I agree,,, I learn quickly from vivid mistakes... If you repair it,, maybe move that big resistor up, away from teh PC board, and capacitor,, and get it some ventilation,,, Its got to be hot in that little box...
 
Well,

tube flash over or cap fail..with the resistor probably tube flash over..
Sometimes the flash over will clear the fault in a tube so just replace the parts..if its mixed bias then check bias supply..use a meter to check for shorts across the tube.

I would change both sides cap and resistor..its cheap to do..

Regards
M. Gregg
 
I think heat is your enemy here. Small enclosure...no top vents. Even if there were top vents the PCB's are all tight to the edges which would not allow much air flow. If you are going to fix it replace the 10 watt resistors and solder them in a good height above the boards. I would put them against the sides of the chassis with some heat sink paste. Make absolutely sure to use a 105 degree C cap for any replacements you do.
 
The amp was poorly made, as mentioned no fuses, and I'm pretty sure the explosion of the cap cracked the resistor. No vents on the top and just poor thought placing the cap next to a really hot resistor. I had a second one of these that had suffered some other electrical fault and it also received the flying dumpster slam dunk just like this one got. I was going to salvage some parts but decided it was all bad.

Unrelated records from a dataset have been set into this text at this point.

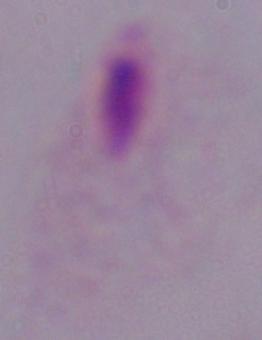

This is a trichomonad.

Micrograph. 1000x magnification.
Describe the morphology of the erythrocytes.
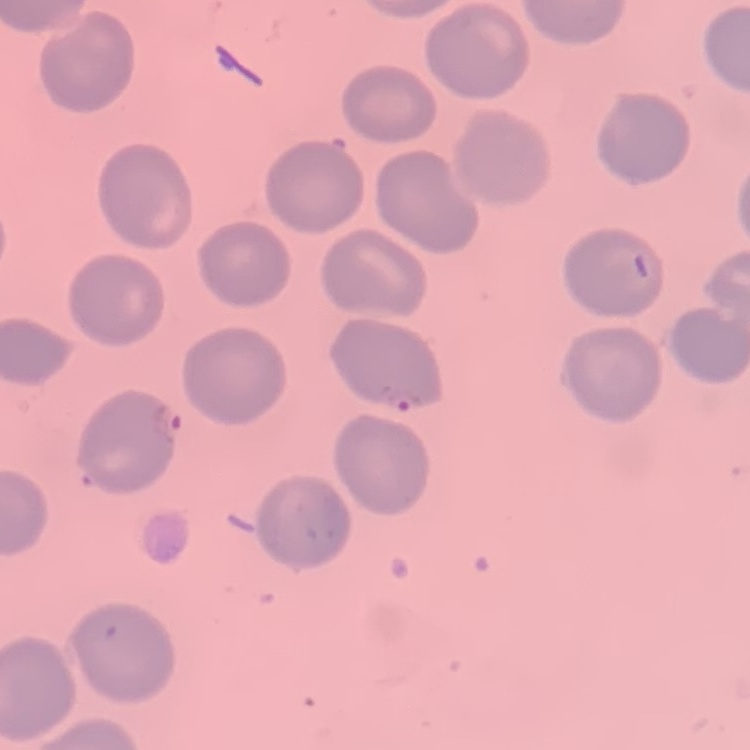
No rouleaux formation.

Stained with either Field's or Giemsa. Square crop of a larger photomicrograph. Thin peripheral smear.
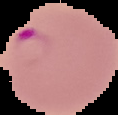 Cell region segmented out of the field of view; the surrounding area is masked to black. Result: Plasmodium parasites detected. From a thin blood film. Image is 118×115 pixels.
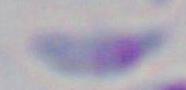
Micrograph. Captured at 1000x magnification. Toxoplasma gondii is seen.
Identify the parasite.
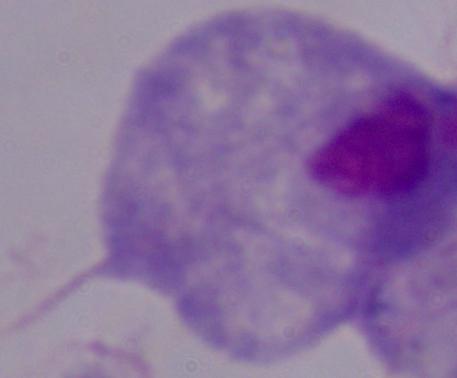

A trichomonad.

Summary:
  - Modality: micrograph
  - Magnification: 1000x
State which parasite is depicted.
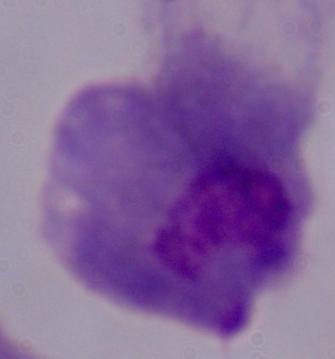

A trichomonad.

1000x magnification. Micrograph.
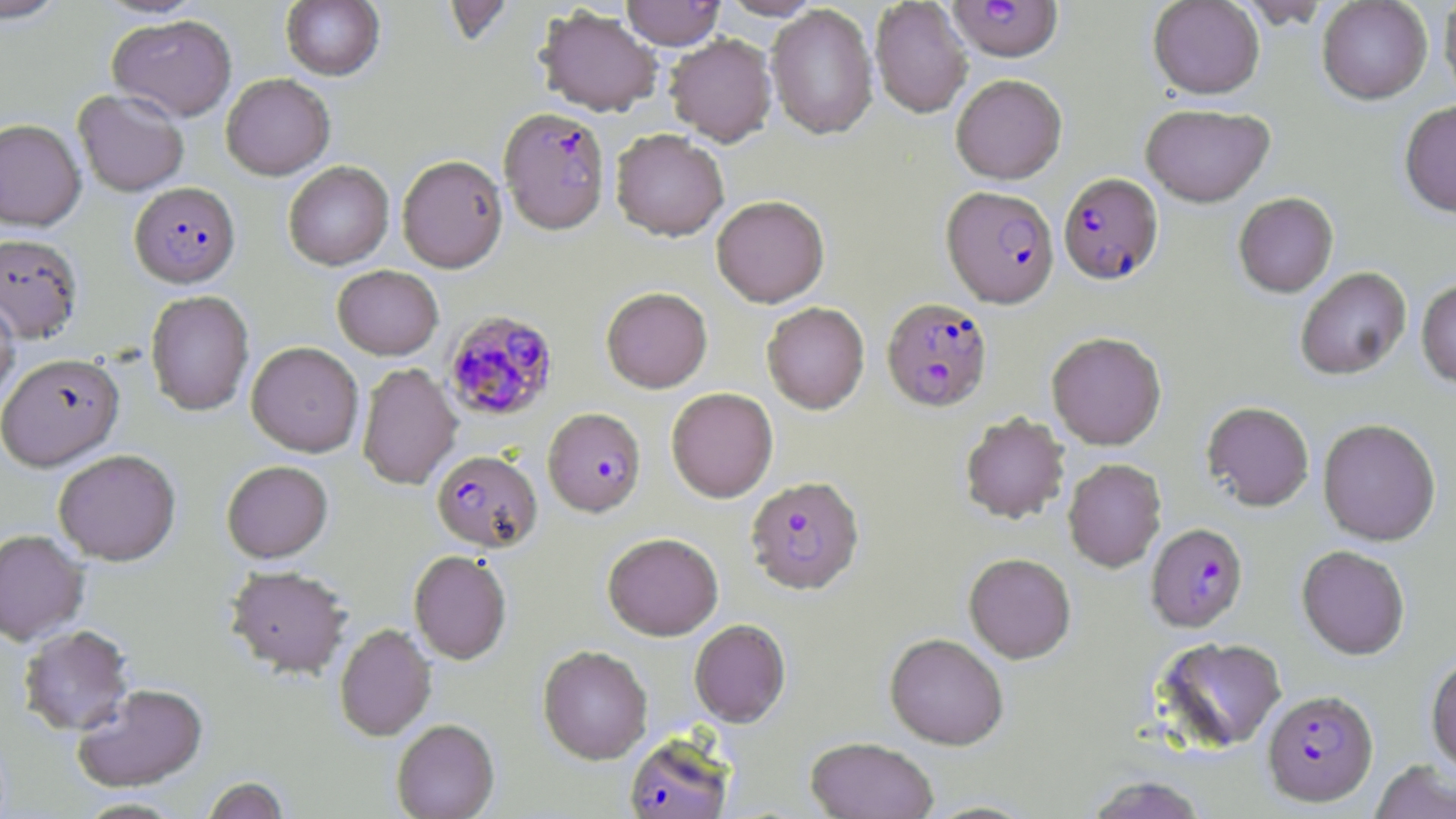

The form factor was about the best part of the amp.

It does make me want to wear safety goggles when firing up a new amp, so that is a good thing that came out of it. 🙂

Sandy
 
one of the PIO caps that blew was placed very close and parallel to a HOT resistor

It's not PIO, just an ordinary electrolytic. The amp could be fixed with a shop vac, maybe an old tooth brush and some solvent, and $5 worth of parts. I have blown up and fixed far worse.

Coincidently, I had the same failure in one of my SSE boards. The output tube was very gassy, glowing blue kind of gassy, and I wanted to watch it melt. The tube current ran away causing the resistor to blow, which then scattered the cap all over the room. I cleaned up te mess, replaced the parts, and it lives on to blow up more stuff!
 
It's not PIO, just an ordinary electrolytic. The amp could be fixed with a shop vac, maybe an old tooth brush and some solvent, and $5 worth of parts. I have blown up and fixed far worse.

I could easily have fixed it, but that amp always bugged me, it was like a hammer with a loose head that you keep fixing and is never quite tight to the handle. It was time for it to make the journey into the bright light...

For the cap, I didn't know it was common to use paper in a regular electrolytic, but can't say I have seen many blow that bad 🙂

My time was better spent working on the next tube project, the EZ125 which I'll be posting as soon as I can.